Just after I was invited to a campus interview earlier this year, I asked the chair to share the names of the search-committee members — a standard request that placement counselors often recommend a candidate make. I was surprised to receive the following response: “We will introduce the committee during the interview.”
What, I wondered, was private about the names of people I would soon meet? For that matter, what is private about much of the information that is often withheld from applicants throughout the hiring process?
When I visited the campus of this unnamed committee, the members were kind and accommodating. I became convinced that they weren’t trying to be secretive, but other conditions (like busyness) affected their response. Which brings me to my point: Many well-meaning committees default to playing it close to the vest when it comes to the job-search process, seemingly unaware that they might alienate candidates. The tendency toward nondisclosure, moreover, can make the process more cumbersome and less pleasant for all involved.
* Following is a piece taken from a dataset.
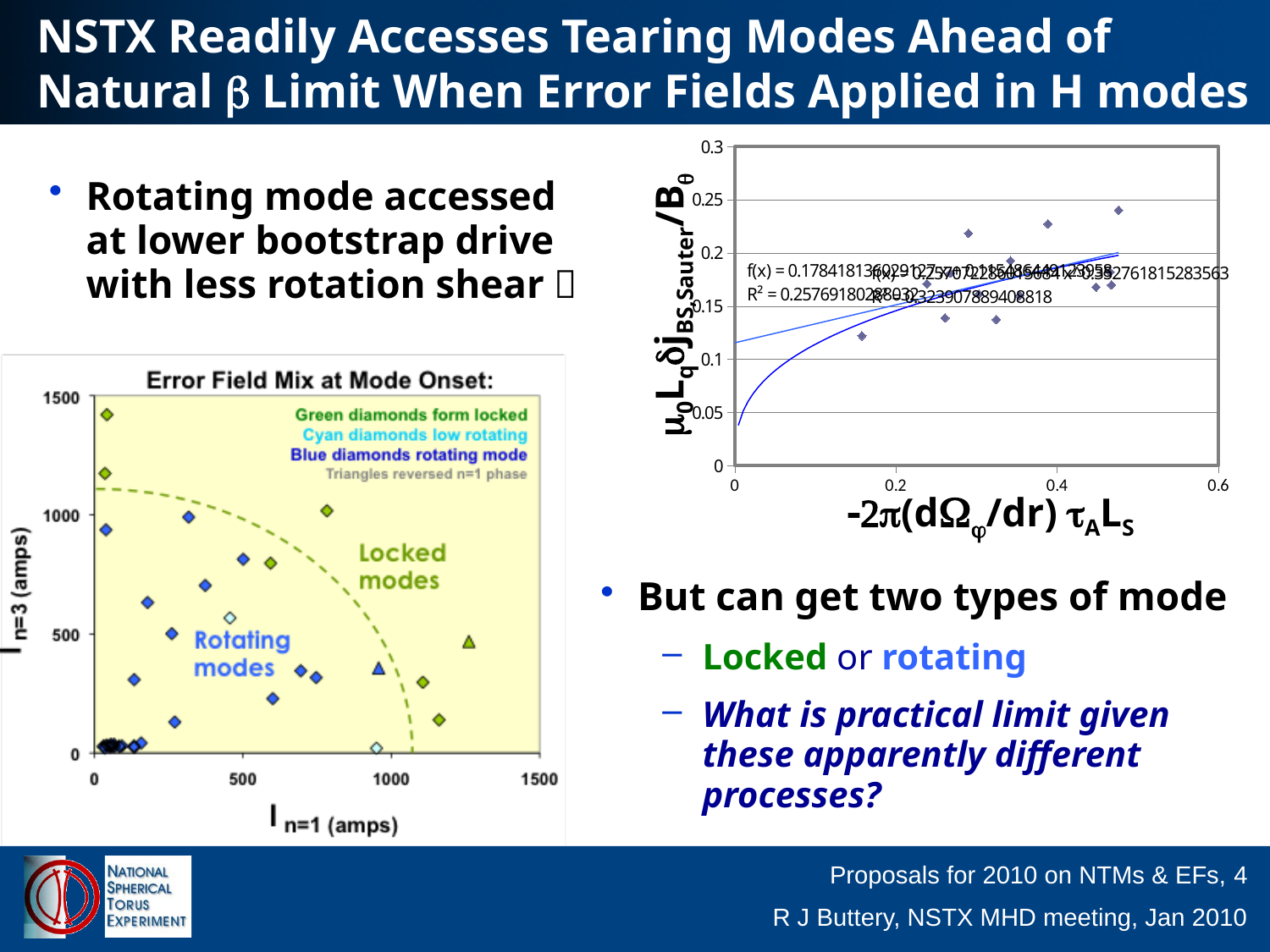
What kind of chart is the top-right chart plotting μ0Lqδj_BS,Sauter/Bθ against -2π(dΩφ/dr)τA L_S? scatter chart On the bottom-left 'Error Field Mix at Mode Onset' chart, what do the green diamonds represent? locked modes On the top-right scatter chart, is the smallest plotted x value greater or less than 0.2? less On the bottom-left 'Error Field Mix at Mode Onset' chart, is the highest I n=3 value plotted greater or less than 1000 amps? greater On the top-right scatter chart, is the largest plotted x value greater or less than 0.4? greater What is the title of the bottom-left chart? Error Field Mix at Mode Onset: On the top-right scatter chart, what is the maximum value shown on the x axis? 0.6 On the bottom-left 'Error Field Mix at Mode Onset' chart, how many triangle markers are plotted? 2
In a recent article on Vitae, Karen Kelsly suggested that even applicants far along into a search process are kept in the dark. And she advised that they should not “be excessively litigious in seeking out details” for tenure qualifications for a position because they’ll “look neurotic” and hurt their candidacy.
Kelsky, author of the blog The Professor Is In, runs an academic consulting business based entirely on offering candidates information that many institutions fail to provide. Academics as a group, it seems, can be rather withholding. In the circumstance she describes, departments could inform candidates by simply distributing detailed tenure guidelines during the campus-interview stage. After all, departments want to tenure strong faculty members, so giving candidates a clear picture of that process early on would help institutional goals.
Yet candidates often lack key information not just about tenure guidelines but about search committees, teaching loads, and salaries. This information usually cannot be located through careful web research. Moreover, our inquiries are sometimes met with such resistance that it can scare candidates away from asking at all. We are making some of the most important choices of our academic careers. Departments are investing substantial time and money into a hiring process. The chances of placing the right person in the right job are challenging enough without going into the experience with false impressions and minimal information.
Even before the interview stage, the hiring process begins without key pieces of information. On the Modern Language Association’s Job Information List, the required teaching load and potential salary are usually — not just often, but usually — missing pieces of information. Those are perhaps the two most important aspects of a job, and they convey other significant information as well: the expectations for research, the grant possibilities for the department, the university’s investment in the program.
It’s true that a specific salary for a position may not be decided upon until later in the process, but the department could still provide information about the predictable or even mandated range. I’ve known several colleagues who turned down job offers because of money alone. Departments probably aren’t pleased to go through a lengthy process only to be rejected by their first choice. In this situation, a more explicit job announcement with a salary range could cut down on applicants who would avoid certain conditions from the beginning. If disclosing salary proves too difficult an administrative hurdle to overcome, then, at a minimum, departments should prominently display the expectations for teaching that go with the position. In the saturated humanities job market, applicants themselves might then gain more agency in culling the application piles.
Knowing more about the job and about the people doing the hiring could also help candidates envision themselves in a department and adapt their discussion accordingly. A simple list of committee members’ names, for instance, distributed when a candidate is invited for a first-round interview, could supply a large amount of information to help a candidate craft a message: Am I talking to a general audience or one with specialists in my research area? Will a scholar whom I critique or defend be in the room? How might I make my research areas overlap usefully with the scholarly interests of the interviewers? When I am crafting questions for the committee, will I be asking people qualified to answer them?
True, as a candidate, I can prepare myself for various situations, and I should be able to speak about my work to people who know less about it than I do. That’s the reality of academic specialization. But those general truisms don’t undercut the importance of crafting a message for a specific audience, the most basic principle of communication.
Knowing more information would also put candidates at ease in a situation where, oddly, you talk to strangers who already know a significant amount about you. The interviewing department would be better served by speaking with candidates prepared to talk specifics. It could better see how candidates fit themselves within this particular institution and for this particular job.
The “secrets” of the job market I have just described don’t even break the surface. I addressed others in a 2013 column for The Chronicle with Rebecca L. Harris (“Modest Requests From a Pair of Job Seekers”). For example, candidates are kept in the dark long after search committees have moved on. In our column, Harris and I called for departments to “kindly reply” and not leave applicants wondering too long at any point of the search. The information vacuum means many rely on the Academic Jobs Wiki as a practical but imperfect way for candidates to keep each other informed — a responsibility that should rest on departments.
We as candidates invest a tremendous amount of intellectual and emotional energy into prospective jobs. As departments end this year’s searches and look toward a new hiring season in 2015-16, I would hope they will consider disclosing more specifics about job openings.
Savvy candidates should want information, and departments should want to provide it — if not because disclosure is more ethical then at least because it would prove more practical for everyone.